### MATERIAL
··········
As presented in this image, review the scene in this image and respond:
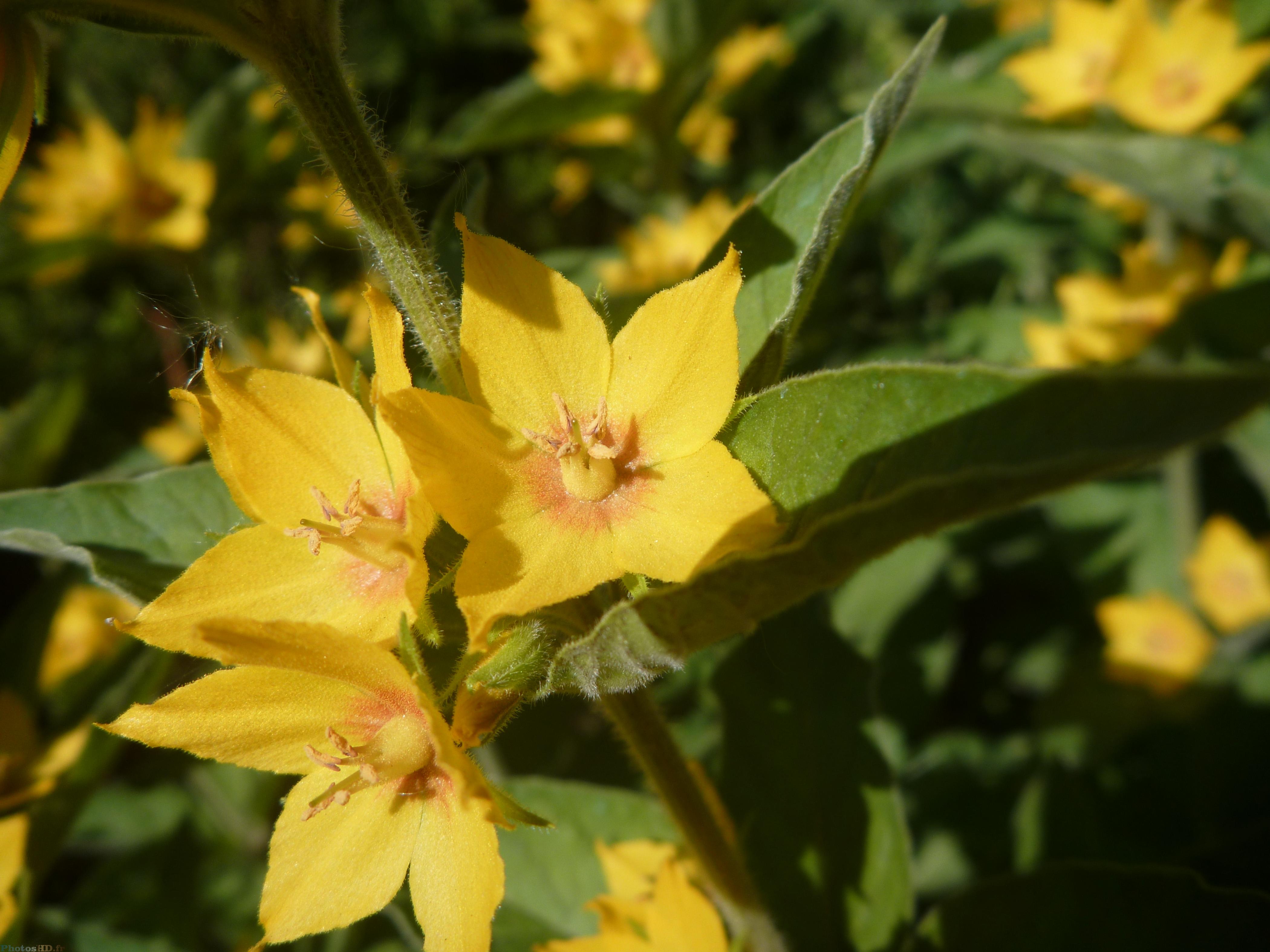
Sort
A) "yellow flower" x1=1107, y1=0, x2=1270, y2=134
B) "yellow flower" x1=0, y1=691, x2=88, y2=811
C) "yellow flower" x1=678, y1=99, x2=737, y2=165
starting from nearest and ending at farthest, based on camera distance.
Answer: "yellow flower" x1=0, y1=691, x2=88, y2=811, "yellow flower" x1=1107, y1=0, x2=1270, y2=134, "yellow flower" x1=678, y1=99, x2=737, y2=165

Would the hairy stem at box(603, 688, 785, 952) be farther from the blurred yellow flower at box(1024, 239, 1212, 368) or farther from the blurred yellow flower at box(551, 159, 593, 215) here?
the blurred yellow flower at box(551, 159, 593, 215)

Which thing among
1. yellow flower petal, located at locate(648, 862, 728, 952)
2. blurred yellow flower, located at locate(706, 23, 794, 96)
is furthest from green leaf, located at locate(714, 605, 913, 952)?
blurred yellow flower, located at locate(706, 23, 794, 96)

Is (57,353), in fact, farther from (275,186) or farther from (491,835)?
(491,835)

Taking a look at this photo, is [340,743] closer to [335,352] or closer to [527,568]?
[527,568]

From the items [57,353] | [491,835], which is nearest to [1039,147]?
[491,835]

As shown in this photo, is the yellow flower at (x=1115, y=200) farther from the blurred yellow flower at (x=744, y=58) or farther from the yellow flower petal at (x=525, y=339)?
the yellow flower petal at (x=525, y=339)
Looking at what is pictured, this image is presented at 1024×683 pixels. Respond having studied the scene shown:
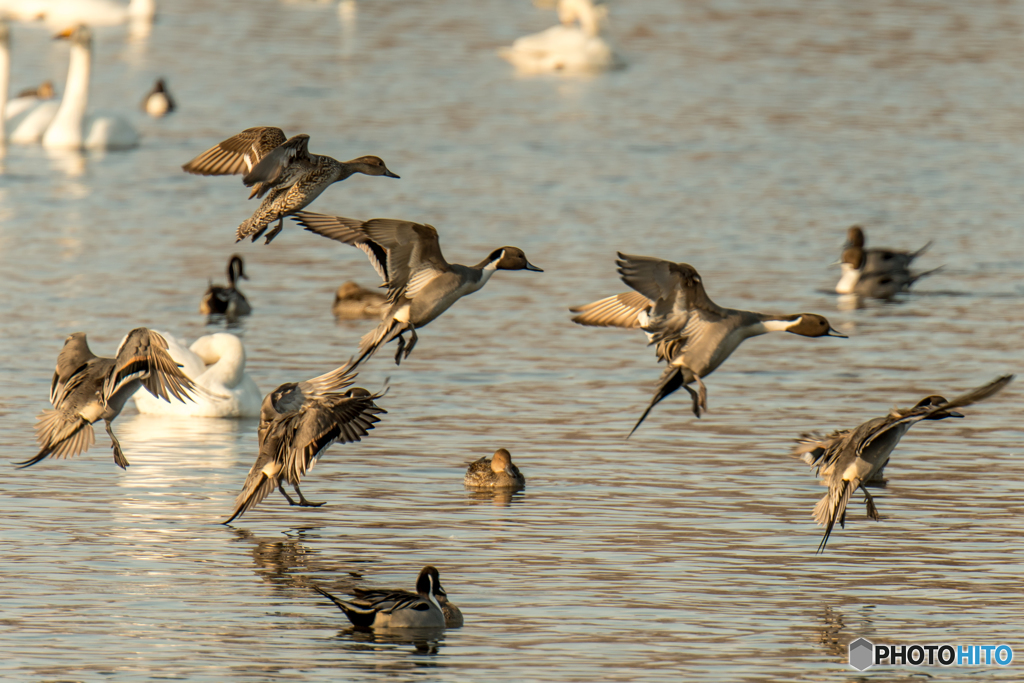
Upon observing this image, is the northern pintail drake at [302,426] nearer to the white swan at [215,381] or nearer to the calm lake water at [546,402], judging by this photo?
the calm lake water at [546,402]

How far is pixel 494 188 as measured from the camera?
3497 cm

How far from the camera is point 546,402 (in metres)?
19.5

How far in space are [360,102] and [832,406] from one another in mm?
28748

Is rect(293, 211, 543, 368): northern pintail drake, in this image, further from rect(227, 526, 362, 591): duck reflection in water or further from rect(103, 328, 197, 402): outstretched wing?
rect(227, 526, 362, 591): duck reflection in water

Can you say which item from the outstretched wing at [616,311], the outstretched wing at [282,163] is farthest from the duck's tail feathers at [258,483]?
the outstretched wing at [616,311]

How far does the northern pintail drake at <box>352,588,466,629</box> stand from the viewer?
11859 mm

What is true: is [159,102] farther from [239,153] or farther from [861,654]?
[861,654]

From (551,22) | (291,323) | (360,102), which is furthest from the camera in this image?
(551,22)

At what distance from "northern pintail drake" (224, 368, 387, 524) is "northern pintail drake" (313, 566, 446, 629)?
1.70m

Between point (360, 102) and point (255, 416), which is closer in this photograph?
point (255, 416)

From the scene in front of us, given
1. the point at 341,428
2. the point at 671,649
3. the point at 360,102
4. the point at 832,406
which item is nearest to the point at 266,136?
the point at 341,428

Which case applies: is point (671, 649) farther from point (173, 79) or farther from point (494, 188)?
point (173, 79)

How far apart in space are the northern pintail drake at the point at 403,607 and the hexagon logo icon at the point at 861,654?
2.60 metres

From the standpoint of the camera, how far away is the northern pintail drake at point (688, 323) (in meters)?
11.8
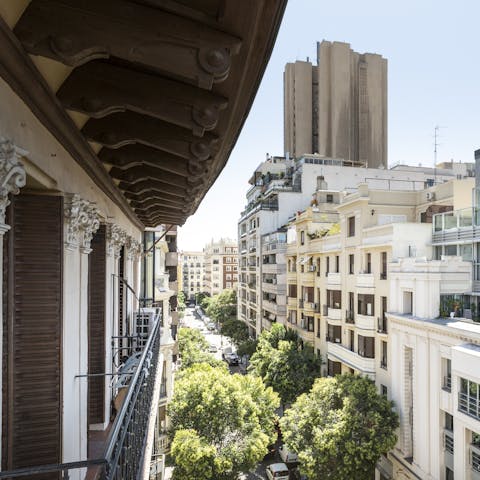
··········
### TASK STATEMENT
Locate every line in the entries above that contains the string "pintail", matching case exactly, and copy each of those lines.

### ANSWER FOR THE TASK
Upon observing this image, is the northern pintail drake at [302,426] nearer to the white swan at [215,381] or nearer to the calm lake water at [546,402], judging by this photo?
Is rect(293, 211, 543, 368): northern pintail drake, in this image, further from rect(227, 526, 362, 591): duck reflection in water or further from rect(103, 328, 197, 402): outstretched wing?
How far does the northern pintail drake at <box>352,588,466,629</box> stand from the viewer?
At what distance from "northern pintail drake" (224, 368, 387, 524) is "northern pintail drake" (313, 566, 446, 629)?
How far apart in space are the northern pintail drake at the point at 403,607 and the hexagon logo icon at the point at 861,654?
From the standpoint of the camera, how far away is the northern pintail drake at point (688, 323) (in meters)?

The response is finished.